Jareck glanced back at Alagadda. She leaned against the Sword of Martin, lizards draped around her.
"Sorry, Laramie," he said.
Abbott Walden closed his eyes with a serene placidity on his face. "If I shall die in service of this Abbey, so be it."
Jareck's arm had extended its full length. The very tip of the sabre radiated with early-morning sunshine.
Laramie cartwheeled to the side, seized the rapier in the ground, and lunged at Jareck. Jareck threw his body out of the way, diving through the mud and spinning back to a standing position, whipping the sabre in front of him to defend from a second attack. Laramie had no more eyes for him, however. Alagadda stood but a few paces from her, her elongated torso primed for stabbing, her—
Alagadda's fist planted itself in Laramie's face, knocking her head back. She dropped to the ground, the rapier thudding from her paw. In an instant Alagadda swept the weapon aside with her shin and held the tip of Martin's Sword to Laramie's throat.
"Got a death wish, squirrel?"
From behind, Sosostris started a high-pitched wail.
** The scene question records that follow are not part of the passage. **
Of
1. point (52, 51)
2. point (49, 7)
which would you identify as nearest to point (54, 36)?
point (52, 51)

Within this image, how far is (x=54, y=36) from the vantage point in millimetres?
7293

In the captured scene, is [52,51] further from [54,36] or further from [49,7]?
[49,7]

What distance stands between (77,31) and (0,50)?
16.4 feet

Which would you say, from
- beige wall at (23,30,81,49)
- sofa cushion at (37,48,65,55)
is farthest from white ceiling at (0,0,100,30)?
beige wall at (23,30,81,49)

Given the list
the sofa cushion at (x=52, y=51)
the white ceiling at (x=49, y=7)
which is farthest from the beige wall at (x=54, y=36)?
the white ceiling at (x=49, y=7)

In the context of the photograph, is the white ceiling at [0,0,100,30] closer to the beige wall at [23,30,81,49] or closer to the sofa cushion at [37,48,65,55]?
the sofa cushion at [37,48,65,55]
Her screams before had gradually died down with little aplomb or note from anybeast, but now that she had begun again the shriek pierced their collective ears.
"One of you lizzerds shut her up," said Alagadda. Every single lizard nodded and headed toward Sosostris's position.
She had moved from the corner of the Abbey to the south gate, which lacked a door, as Conredd had had it removed for repairs shortly after the Abbey's conquest. The vixen had probably been making her way to escape unnoticed, but now she pointed at something outside and continued to scream.
The first of the lizards reached her and clamped her snout shut with his claw. The screams became muffled whimpers.
"If I could get but a moment a peace an' quiet, it'd be nice," said Alagadda. "What's she even screamin' over anymore, you'd 'spect she's all screamed out by now."
Darkscale saluted at her side eagerly. "Zhe zcream becauze redfort under attack," he suggested.
Alagadda's eyes narrowed. "What."
From the other side of the wall, from the fringe of Mossflower Wood that stretched along the southern face of Redwall, Fentress hailed her.